> **Input records**:

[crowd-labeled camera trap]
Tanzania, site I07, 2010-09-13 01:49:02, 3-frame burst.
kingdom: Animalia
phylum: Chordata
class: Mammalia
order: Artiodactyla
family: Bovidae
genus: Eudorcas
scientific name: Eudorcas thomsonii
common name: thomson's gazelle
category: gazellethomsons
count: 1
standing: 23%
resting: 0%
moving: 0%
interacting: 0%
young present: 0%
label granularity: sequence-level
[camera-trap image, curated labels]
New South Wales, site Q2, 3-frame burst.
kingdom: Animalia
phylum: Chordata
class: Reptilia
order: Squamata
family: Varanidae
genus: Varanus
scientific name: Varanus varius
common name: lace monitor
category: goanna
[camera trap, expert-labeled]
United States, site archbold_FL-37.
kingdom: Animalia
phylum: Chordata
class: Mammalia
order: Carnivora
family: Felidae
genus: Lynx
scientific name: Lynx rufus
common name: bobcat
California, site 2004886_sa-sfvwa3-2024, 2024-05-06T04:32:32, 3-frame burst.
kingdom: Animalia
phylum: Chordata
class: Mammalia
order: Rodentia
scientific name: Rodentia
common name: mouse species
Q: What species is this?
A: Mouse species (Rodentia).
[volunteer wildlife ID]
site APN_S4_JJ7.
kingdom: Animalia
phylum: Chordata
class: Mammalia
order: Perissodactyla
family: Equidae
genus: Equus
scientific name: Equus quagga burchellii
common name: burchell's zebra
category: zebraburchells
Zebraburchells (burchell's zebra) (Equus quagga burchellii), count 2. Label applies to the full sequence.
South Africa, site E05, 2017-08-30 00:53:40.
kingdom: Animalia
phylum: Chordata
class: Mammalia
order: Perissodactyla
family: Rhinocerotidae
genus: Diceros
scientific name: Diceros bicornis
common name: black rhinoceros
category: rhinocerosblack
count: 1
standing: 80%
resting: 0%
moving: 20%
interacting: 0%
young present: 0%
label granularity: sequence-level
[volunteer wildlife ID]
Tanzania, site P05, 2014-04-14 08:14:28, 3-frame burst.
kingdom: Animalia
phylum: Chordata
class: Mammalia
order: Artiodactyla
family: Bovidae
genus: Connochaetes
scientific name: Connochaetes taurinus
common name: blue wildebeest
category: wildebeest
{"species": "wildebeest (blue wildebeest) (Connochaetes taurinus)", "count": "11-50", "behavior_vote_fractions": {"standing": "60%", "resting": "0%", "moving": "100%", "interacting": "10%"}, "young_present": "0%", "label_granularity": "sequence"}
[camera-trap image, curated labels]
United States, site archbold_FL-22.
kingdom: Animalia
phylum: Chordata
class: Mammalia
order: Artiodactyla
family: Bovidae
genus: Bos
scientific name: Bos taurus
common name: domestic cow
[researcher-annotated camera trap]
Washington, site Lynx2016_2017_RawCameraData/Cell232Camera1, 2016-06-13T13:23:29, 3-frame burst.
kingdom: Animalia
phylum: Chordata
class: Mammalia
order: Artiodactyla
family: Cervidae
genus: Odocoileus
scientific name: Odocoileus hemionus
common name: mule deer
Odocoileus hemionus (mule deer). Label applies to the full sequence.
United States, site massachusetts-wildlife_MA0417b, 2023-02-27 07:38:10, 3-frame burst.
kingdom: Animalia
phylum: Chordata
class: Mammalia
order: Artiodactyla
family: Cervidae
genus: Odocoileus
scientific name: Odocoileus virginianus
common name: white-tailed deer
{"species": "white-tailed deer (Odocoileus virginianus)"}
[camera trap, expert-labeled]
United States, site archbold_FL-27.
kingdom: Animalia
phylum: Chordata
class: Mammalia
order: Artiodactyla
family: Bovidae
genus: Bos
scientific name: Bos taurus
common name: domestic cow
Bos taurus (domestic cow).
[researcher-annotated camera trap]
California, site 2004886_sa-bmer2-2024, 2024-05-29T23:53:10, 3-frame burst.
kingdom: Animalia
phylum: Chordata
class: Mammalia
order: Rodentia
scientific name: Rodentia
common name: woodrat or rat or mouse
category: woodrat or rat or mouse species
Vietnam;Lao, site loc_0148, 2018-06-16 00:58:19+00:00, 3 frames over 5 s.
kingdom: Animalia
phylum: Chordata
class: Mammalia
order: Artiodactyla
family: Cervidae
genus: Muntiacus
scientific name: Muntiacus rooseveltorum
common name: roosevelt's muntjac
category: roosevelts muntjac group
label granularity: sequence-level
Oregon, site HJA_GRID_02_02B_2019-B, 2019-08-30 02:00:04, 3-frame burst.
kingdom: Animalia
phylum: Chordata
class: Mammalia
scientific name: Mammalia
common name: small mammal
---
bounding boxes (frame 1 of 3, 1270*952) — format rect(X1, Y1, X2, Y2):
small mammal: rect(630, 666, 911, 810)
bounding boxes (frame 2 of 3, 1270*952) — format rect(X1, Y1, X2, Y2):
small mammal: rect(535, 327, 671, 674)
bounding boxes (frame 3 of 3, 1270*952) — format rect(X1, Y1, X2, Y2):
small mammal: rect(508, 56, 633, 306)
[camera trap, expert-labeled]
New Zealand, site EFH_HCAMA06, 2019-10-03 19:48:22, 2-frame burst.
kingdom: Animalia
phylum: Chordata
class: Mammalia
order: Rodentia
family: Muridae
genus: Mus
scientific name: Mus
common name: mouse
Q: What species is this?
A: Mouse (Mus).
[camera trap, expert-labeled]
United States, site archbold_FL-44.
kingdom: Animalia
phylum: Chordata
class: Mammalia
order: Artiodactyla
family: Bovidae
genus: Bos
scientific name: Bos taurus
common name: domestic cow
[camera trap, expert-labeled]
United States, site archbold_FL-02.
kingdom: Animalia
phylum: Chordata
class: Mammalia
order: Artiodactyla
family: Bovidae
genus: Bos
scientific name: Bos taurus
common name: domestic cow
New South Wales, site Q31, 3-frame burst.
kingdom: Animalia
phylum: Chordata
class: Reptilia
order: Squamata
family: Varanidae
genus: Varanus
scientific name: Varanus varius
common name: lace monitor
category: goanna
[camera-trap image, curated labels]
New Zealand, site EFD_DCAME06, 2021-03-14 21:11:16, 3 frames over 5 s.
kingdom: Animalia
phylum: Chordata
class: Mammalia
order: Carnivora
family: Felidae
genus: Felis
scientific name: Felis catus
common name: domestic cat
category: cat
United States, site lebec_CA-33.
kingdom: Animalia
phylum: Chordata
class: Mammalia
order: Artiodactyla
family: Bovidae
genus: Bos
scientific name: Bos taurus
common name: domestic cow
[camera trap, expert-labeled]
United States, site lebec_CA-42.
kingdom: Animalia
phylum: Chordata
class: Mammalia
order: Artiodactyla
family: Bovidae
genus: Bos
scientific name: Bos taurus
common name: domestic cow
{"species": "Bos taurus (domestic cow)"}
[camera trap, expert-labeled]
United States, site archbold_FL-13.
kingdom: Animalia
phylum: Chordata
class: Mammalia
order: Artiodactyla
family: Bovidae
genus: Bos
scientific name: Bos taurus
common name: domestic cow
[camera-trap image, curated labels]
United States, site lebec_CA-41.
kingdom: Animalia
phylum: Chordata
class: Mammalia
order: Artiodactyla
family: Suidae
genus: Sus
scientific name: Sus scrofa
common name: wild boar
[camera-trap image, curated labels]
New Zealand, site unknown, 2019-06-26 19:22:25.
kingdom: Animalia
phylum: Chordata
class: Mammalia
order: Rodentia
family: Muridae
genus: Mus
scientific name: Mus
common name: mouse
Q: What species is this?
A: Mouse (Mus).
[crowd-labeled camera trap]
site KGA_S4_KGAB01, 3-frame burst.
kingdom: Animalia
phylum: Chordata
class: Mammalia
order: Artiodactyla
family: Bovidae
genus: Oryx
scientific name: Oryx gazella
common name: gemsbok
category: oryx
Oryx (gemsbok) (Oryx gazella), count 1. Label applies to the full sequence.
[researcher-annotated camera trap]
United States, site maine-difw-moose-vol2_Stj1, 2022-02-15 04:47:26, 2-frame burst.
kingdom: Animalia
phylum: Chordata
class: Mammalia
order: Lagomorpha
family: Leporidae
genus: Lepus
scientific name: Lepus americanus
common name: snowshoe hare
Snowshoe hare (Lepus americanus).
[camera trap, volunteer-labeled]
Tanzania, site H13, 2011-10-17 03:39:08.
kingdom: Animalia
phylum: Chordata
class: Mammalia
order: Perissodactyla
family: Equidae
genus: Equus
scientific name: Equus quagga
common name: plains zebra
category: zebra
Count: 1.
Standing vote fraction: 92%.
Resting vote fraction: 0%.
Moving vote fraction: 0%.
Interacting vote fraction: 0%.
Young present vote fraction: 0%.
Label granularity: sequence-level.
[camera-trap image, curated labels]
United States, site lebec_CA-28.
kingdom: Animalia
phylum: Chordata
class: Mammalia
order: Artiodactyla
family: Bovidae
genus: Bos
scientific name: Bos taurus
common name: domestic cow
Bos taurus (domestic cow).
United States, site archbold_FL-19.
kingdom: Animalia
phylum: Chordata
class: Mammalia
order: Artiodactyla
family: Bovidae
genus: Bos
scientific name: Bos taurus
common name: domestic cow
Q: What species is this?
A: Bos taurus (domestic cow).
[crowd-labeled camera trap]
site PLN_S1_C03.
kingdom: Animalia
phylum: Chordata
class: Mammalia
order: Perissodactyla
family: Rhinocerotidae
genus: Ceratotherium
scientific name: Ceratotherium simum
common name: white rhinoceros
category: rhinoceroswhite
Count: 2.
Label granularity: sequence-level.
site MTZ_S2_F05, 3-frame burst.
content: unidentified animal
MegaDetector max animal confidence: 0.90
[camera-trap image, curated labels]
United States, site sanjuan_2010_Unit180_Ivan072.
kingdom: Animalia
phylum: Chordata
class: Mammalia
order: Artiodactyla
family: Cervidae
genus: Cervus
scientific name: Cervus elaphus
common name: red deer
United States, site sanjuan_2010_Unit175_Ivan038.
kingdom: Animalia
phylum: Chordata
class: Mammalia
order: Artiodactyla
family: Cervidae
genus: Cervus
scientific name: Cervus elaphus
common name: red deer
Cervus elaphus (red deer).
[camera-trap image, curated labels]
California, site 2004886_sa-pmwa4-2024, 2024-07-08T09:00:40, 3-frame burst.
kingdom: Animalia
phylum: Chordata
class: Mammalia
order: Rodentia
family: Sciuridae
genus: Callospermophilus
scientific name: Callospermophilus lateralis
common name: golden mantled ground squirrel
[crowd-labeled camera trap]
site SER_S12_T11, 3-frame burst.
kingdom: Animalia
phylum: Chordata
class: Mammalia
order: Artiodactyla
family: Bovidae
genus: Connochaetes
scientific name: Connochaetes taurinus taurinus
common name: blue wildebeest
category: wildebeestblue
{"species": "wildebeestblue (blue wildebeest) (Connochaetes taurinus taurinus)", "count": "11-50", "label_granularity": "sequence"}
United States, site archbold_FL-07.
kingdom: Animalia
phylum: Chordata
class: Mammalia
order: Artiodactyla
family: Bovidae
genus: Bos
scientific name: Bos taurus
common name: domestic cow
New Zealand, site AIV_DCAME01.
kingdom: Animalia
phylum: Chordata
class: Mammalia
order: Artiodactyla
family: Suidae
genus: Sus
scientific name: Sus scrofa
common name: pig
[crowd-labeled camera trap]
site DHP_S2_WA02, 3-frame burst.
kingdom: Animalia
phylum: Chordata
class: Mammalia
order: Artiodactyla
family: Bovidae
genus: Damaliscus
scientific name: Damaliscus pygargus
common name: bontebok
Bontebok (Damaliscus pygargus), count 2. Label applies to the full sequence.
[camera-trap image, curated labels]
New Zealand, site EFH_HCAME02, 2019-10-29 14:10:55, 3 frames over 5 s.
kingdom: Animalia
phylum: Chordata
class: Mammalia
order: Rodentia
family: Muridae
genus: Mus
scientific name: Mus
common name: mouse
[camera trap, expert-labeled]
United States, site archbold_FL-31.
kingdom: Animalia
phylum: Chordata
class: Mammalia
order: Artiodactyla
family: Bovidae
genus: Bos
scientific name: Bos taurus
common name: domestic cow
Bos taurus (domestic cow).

> **Work order**:
Take the first line of the material above as the start and the line that contains "common name: bobcat" as the end. Output only that span, every line exactly as it stands.

> **Output below**:
[crowd-labeled camera trap]
Tanzania, site I07, 2010-09-13 01:49:02, 3-frame burst.
kingdom: Animalia
phylum: Chordata
class: Mammalia
order: Artiodactyla
family: Bovidae
genus: Eudorcas
scientific name: Eudorcas thomsonii
common name: thomson's gazelle
category: gazellethomsons
count: 1
standing: 23%
resting: 0%
moving: 0%
interacting: 0%
young present: 0%
label granularity: sequence-level
[camera-trap image, curated labels]
New South Wales, site Q2, 3-frame burst.
kingdom: Animalia
phylum: Chordata
class: Reptilia
order: Squamata
family: Varanidae
genus: Varanus
scientific name: Varanus varius
common name: lace monitor
category: goanna
[camera trap, expert-labeled]
United States, site archbold_FL-37.
kingdom: Animalia
phylum: Chordata
class: Mammalia
order: Carnivora
family: Felidae
genus: Lynx
scientific name: Lynx rufus
common name: bobcat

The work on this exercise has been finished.